• EXERCISES TO COMPLETE:
#1 List every type of mass analyzer that the passage on mass analysis instruments names as an example.
#2 Answer these questions from the passage on mass analysis instruments:
(a) Which two detectors are given as examples of detection systems?
(b) What does a mass spectrum represent?
(c) Which two platforms are named as examples of a cloud-based computing or hosting platform?
#3 Extend the passage on mass analysis instruments with a new paragraph that picks up after its last sentence.

• SOURCE:
— Start —

Once the ions are generated, the ions (having a mass m and z elementary charges e) may be accelerated with a voltage V into an electric field E and/or a magnetic field B along a path with a radius of curvature r. The different ions having different mass to charge ratios (m/z) can be distinguished by altering the electric field E, the magnetic field B, and/or the voltage V. For example, by changing the electric field E, the magnetic field B, and/or the voltage V, the ions travel along a different radius of curvature r. Thus, depending on when and where an ion is detected by a detector of the mass analysis instrument 102, the mass-to-charge ratio of the ion can be determined. Different types of mass analyzers or mass filters may be used to accomplish the manipulation or acceleration of the ions to allow for such types of detection. Some examples include quadrupole mass analyzers, ion-trap mass analyzers, time-of-flight mass analyzers, and orbitrap mass analyzers, among others.

Detection of the ions may be performed through the use of various detectors or detection systems. Some example detection systems utilize an electron multiplier detector or a microchannel plate detector. Based on the signals from the detection system, mass analysis results may be generated. The mass analysis results may be in the form of mass spectra for the sample being analyzed. A mass spectrum may represent a set of ion counts for a particular amount of time. The mass analysis results may be generated in different formats or manners. For instance, the mass analysis results may be presented or stored as a total-ion chromatogram (TIC), an extracted-ion chromatogram (XIC), a base-peak chromatogram (BPC), or other types of formats.

In the embodiment of system 100A, each of the mass analysis instruments 102 are in communication with a cloud-based server 106 and a local or on-premises server 106. The communication with the servers 106, 108 may be achieved through many different communication techniques or protocols. The communication may be achieved through wireless connections, wired connections, and/or a combination of wired and wireless connections. For instance, the communication may be achieved through the Internet based on various Internet protocols (IP), such as the transmission control protocol (TCP), User Datagram Protocol (UDP), Internet Control Message Protocol (ICMP), Hypertext Transfer Protocol (HTTP), Post Office Protocol (POP), and/or File Transfer Protocol (FTP), and/or Internet Message Access Protocol (IMAP), among other types of communication protocols. The data generated from the mass analysis instruments may be communicated to the servers and stored on the servers. Accordingly, additional data increases both bandwidth and storage requirements for the facility 104.

The cloud-based server 106 and/or the local server 108 may include a single server or a plurality of servers that operate together to execute the algorithms and operations described herein. The cloud-based server 106 may be part of cloud-based computing platform or hosting platform, such as the Amazon Web Services (AWS) platform from Amazon.com, Inc. of Seattle, Washington, or the Azure platform available from Microsoft Corporation of Redmond, Washington.

— End —

• DATASET EXCERPTS:

— Start —

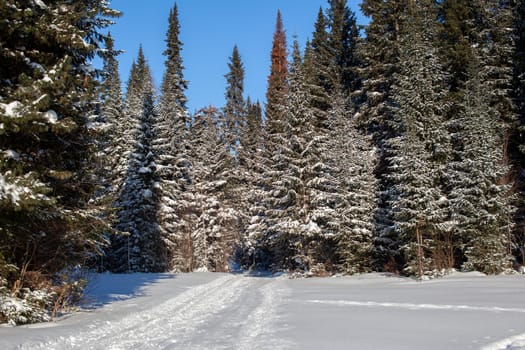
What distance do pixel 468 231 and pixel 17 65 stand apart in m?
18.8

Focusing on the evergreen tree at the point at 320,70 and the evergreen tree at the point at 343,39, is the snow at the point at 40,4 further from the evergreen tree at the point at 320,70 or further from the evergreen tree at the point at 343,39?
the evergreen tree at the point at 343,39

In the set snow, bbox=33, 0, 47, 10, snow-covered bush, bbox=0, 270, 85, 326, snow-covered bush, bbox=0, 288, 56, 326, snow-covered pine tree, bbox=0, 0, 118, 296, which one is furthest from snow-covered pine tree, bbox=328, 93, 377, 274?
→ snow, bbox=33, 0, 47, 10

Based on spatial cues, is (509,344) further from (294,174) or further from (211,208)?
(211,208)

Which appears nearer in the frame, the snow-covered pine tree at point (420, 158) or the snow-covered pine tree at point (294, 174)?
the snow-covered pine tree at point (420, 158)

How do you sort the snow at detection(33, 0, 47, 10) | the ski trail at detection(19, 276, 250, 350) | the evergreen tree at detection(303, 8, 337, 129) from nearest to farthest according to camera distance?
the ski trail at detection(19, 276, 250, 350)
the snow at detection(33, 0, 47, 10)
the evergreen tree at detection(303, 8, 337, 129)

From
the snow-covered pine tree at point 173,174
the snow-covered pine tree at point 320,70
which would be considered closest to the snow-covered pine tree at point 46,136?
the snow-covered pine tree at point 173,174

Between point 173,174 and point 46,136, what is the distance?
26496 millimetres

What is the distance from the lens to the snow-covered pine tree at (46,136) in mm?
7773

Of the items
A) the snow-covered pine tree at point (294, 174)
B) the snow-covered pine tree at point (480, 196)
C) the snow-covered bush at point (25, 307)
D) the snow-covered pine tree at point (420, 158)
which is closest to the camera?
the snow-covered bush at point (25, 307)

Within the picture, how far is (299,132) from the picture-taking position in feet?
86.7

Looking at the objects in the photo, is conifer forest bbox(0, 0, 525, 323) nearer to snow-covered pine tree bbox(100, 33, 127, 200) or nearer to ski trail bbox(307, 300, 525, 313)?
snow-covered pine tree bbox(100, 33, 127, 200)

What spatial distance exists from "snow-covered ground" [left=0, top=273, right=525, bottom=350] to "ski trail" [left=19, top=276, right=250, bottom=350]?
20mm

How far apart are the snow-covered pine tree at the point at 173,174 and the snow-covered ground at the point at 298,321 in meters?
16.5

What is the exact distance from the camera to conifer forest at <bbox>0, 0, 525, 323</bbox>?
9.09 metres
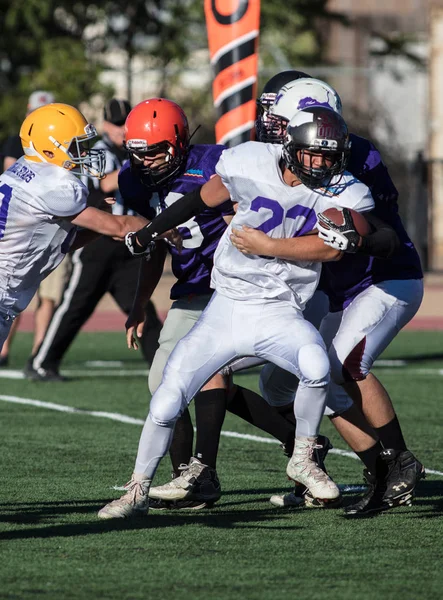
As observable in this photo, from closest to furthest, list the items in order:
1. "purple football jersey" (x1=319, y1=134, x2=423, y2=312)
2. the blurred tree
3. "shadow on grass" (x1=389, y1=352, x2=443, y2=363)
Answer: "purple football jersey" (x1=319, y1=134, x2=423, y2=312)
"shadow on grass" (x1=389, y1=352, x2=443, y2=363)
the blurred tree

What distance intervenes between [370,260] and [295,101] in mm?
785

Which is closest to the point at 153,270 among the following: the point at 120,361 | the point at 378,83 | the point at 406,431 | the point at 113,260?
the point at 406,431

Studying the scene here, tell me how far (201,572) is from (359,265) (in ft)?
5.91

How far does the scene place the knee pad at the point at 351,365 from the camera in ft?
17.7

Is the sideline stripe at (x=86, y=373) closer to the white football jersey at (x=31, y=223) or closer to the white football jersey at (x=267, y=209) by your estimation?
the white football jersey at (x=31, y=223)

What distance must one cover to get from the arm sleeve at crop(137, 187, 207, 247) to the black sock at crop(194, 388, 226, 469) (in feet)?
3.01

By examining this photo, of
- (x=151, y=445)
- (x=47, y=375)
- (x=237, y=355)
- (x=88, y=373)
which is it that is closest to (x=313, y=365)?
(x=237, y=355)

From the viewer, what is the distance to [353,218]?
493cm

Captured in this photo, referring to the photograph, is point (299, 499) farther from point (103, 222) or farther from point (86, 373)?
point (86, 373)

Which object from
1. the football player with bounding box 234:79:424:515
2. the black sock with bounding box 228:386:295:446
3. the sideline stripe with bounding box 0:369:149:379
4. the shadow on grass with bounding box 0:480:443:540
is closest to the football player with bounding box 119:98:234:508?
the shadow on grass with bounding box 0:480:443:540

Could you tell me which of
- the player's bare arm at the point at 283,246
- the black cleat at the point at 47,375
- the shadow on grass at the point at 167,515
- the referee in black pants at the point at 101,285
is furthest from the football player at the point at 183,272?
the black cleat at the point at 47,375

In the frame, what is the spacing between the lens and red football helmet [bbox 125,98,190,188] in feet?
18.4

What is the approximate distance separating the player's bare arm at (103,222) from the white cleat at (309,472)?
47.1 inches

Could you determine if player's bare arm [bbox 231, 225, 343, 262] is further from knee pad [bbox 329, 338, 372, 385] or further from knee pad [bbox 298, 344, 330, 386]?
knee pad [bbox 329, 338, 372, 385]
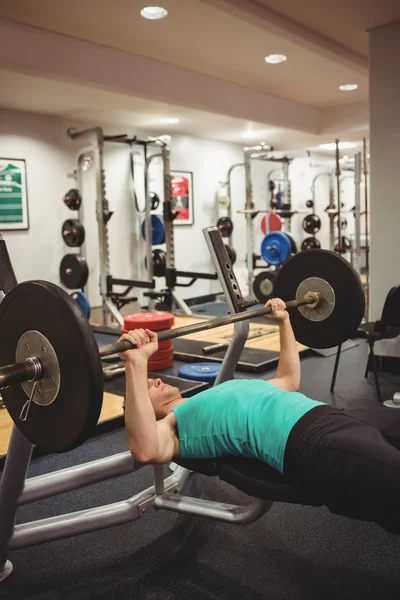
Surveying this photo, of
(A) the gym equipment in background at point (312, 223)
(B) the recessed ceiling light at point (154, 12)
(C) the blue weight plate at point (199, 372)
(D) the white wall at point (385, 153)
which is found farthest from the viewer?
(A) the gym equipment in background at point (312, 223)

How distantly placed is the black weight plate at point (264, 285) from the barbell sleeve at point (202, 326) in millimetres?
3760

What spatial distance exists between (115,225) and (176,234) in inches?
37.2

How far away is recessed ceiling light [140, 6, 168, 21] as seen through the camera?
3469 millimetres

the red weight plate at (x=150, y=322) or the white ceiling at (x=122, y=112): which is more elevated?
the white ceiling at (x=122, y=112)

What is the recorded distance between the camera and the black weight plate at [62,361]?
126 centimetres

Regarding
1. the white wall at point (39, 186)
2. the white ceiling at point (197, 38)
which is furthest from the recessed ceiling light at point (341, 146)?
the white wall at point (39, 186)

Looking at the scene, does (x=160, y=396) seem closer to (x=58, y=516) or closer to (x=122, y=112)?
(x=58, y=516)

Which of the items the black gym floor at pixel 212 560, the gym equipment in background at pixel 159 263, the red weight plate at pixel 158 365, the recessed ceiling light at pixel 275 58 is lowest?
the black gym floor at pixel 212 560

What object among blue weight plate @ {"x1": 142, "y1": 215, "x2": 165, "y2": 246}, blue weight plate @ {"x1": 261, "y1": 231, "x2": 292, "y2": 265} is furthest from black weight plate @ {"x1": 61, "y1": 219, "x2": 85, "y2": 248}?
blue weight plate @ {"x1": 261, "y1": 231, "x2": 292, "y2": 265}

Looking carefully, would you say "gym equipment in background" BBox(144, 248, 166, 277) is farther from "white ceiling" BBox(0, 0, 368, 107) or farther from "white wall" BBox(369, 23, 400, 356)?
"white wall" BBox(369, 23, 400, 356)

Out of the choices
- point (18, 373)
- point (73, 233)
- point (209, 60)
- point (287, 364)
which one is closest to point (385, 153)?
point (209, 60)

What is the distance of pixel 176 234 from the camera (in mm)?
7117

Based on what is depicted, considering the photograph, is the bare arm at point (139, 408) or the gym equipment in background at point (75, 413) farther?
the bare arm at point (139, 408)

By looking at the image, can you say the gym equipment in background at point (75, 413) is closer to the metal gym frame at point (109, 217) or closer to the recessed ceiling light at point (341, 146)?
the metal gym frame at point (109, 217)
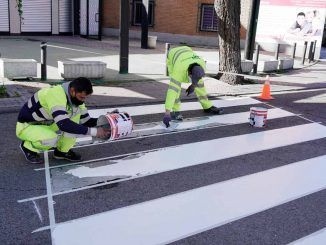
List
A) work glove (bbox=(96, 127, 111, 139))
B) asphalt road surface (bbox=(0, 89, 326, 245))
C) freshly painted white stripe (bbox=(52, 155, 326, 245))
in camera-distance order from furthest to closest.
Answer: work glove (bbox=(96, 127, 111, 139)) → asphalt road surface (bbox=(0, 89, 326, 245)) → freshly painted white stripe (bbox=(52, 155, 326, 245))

— End —
— Start —

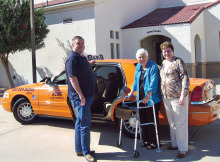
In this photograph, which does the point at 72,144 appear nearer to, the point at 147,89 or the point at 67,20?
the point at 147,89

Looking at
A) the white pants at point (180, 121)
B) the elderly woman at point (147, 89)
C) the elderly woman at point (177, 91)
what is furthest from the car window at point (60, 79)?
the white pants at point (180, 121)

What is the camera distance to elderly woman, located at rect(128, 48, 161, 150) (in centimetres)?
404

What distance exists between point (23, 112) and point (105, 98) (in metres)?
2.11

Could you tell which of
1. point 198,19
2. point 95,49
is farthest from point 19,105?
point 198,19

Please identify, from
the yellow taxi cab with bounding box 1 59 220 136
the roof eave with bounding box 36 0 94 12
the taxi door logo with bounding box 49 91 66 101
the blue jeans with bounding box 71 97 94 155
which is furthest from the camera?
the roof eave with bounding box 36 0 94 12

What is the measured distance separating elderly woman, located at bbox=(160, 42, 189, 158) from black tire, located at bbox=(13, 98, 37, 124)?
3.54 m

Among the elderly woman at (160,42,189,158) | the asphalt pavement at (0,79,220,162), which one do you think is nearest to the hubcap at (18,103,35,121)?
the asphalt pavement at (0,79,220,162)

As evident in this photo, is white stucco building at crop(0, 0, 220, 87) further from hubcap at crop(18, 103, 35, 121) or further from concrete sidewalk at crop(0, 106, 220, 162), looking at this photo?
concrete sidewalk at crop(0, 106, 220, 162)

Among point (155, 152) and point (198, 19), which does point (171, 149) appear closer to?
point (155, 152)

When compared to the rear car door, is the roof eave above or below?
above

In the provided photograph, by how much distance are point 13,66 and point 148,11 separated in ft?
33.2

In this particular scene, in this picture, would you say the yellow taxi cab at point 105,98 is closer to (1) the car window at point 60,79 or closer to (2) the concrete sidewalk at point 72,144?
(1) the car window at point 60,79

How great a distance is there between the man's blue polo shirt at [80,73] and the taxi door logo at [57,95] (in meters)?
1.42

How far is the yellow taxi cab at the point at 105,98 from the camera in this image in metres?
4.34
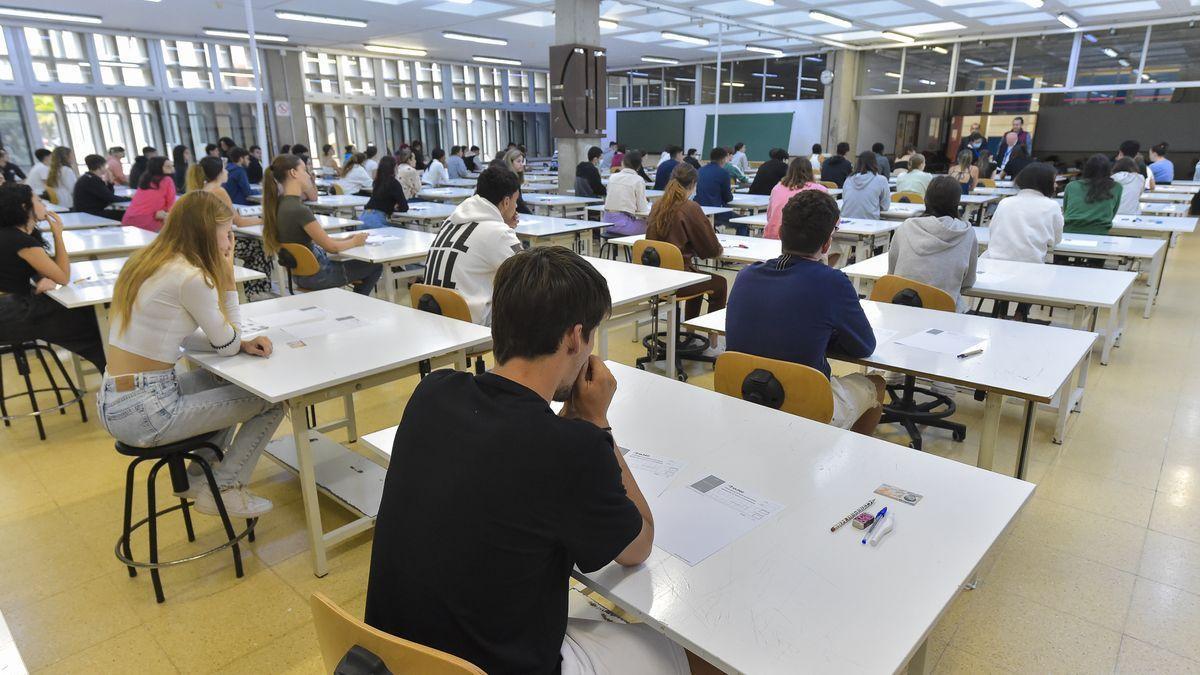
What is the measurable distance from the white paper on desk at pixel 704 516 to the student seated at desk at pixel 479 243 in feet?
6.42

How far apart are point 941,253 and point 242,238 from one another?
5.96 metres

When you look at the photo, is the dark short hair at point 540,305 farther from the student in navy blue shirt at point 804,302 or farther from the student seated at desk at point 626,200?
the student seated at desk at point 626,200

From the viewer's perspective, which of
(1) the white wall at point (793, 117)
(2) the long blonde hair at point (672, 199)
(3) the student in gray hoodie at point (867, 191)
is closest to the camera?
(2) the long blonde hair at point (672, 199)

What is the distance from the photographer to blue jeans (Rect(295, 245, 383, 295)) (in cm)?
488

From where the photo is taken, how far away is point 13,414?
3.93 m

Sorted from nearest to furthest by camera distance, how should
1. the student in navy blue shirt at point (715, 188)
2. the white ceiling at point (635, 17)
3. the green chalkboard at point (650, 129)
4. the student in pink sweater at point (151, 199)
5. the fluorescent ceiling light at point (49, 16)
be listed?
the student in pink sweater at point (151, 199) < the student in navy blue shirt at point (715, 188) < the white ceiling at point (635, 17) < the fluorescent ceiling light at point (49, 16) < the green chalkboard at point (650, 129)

— End —

• RESPONSES FOR EACH TASK:
#1
Quadrupole mass analyzers
Ion-trap mass analyzers
Time-of-flight mass analyzers
Orbitrap mass analyzers

#2
(a) An electron multiplier detector and a microchannel plate detector.
(b) A set of ion counts for a particular amount of time.
(c) The Amazon Web Services (AWS) platform from Amazon.com, Inc. and the Azure platform from Microsoft Corporation.

#3
FIG. 2 depicts example electronic and computing elements of an example mass analysis instrument 202. The mass analysis instrument may include computing components 222. The computing components 222 may be housed within the mass analysis instrument 202 itself, located adjacent to the mass analysis instrument 202, or be in electronic communication with the mass analysis hardware and components 204. In its most basic configuration, the computing components 222 typically include at least one processor 218 and memory 220. Depending on the exact configuration, memory 220 (storing, among other things, mass analysis programs and instructions to perform the operations disclosed herein) can be volatile (such as RAM), non-volatile (such as ROM, flash memory, etc.), or some combination of the two. Further, the mass analysis instrument 202 may also include storage devices (removable, 224, and/or non-removable, 226) including, but not limited to, solid-state devices, magnetic or optical disks, or tape. Further, mass analysis instrument 202 may also have input device(s) 230 such as touch screens, keyboard, mouse, pen, voice input, etc., and/or output device(s) 228 such as a display, speakers, printer, etc. One or more communication connections 232, such as local-area network (LAN), wide-area network (WAN), point-to-point, Bluetooth, RF, etc., may also be incorporated into the mass analysis instrument 202. The mass analysis instrument 212 also includes a detector 212. The detector 212 may be any one of a variety of detectors or detection systems. Some example detection systems include an electron multiplier detector or a microchannel plate detector. The detector 212 is in communicatively connected to the computing components 222 such that signals generated by the detector can be processed and stored by the computing components 222.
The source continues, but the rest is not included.